* Begin EXTRACTED INFORMATION *

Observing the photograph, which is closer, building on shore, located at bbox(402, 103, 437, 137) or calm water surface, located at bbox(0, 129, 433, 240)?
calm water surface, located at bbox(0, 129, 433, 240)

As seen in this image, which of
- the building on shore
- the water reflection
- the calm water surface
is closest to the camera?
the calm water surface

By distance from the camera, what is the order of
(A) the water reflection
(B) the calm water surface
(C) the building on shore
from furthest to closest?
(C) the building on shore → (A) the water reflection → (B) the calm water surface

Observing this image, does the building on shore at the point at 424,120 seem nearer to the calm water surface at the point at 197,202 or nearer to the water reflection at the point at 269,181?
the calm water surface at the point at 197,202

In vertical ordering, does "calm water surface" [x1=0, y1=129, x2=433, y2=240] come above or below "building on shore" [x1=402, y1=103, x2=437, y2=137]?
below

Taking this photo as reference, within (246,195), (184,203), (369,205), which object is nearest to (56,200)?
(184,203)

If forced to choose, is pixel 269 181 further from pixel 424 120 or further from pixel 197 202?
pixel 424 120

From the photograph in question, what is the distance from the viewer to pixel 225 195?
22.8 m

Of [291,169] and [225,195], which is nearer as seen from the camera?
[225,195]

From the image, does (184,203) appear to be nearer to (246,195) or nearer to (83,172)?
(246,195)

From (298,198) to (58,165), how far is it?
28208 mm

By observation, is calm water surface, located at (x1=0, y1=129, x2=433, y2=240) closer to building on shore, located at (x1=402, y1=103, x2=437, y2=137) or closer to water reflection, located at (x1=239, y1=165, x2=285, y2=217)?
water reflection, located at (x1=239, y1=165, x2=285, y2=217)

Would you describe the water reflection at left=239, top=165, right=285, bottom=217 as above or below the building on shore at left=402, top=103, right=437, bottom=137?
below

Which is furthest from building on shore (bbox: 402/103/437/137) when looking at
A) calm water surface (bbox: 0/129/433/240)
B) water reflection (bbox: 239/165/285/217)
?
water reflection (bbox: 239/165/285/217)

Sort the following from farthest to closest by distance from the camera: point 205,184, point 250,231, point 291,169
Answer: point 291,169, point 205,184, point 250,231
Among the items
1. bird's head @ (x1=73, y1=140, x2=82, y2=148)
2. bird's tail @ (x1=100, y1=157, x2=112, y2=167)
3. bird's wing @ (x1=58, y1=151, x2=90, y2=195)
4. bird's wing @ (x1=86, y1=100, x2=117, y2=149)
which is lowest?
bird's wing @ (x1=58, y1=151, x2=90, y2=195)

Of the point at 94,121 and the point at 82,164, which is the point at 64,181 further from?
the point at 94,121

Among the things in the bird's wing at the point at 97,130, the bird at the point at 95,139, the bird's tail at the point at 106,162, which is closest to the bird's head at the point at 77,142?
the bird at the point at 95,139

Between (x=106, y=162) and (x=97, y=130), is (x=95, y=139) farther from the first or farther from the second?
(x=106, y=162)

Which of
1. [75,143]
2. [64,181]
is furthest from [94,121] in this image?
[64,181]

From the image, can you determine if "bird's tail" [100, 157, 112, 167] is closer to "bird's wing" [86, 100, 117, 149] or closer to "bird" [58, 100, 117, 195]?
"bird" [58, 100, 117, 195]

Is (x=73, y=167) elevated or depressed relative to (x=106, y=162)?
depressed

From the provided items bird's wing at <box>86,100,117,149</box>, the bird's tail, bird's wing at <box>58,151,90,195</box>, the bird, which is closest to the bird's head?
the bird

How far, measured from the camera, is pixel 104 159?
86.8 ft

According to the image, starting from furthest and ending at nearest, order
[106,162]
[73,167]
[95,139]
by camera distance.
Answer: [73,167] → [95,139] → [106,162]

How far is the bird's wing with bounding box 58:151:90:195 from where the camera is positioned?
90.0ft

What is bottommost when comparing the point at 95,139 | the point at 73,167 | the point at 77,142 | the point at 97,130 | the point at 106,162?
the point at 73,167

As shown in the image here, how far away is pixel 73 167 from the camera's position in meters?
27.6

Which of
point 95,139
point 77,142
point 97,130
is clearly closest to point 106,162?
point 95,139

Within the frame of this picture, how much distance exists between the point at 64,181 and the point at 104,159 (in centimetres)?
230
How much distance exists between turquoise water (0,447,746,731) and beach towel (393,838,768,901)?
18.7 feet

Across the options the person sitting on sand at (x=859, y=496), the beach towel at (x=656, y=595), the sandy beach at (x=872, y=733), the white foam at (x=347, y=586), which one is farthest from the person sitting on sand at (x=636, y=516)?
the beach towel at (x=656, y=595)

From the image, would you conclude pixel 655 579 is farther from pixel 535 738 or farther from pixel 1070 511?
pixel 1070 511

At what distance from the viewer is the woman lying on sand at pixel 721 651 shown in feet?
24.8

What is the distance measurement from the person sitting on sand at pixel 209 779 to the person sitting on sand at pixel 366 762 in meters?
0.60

* End EXTRACTED INFORMATION *

» TASK STATEMENT
Please reproduce the entries word for word, from the line that contains "What is the distance measurement" through the end of the entries.

» FINAL RESULT
What is the distance measurement from the person sitting on sand at pixel 209 779 to the person sitting on sand at pixel 366 762 in meters?
0.60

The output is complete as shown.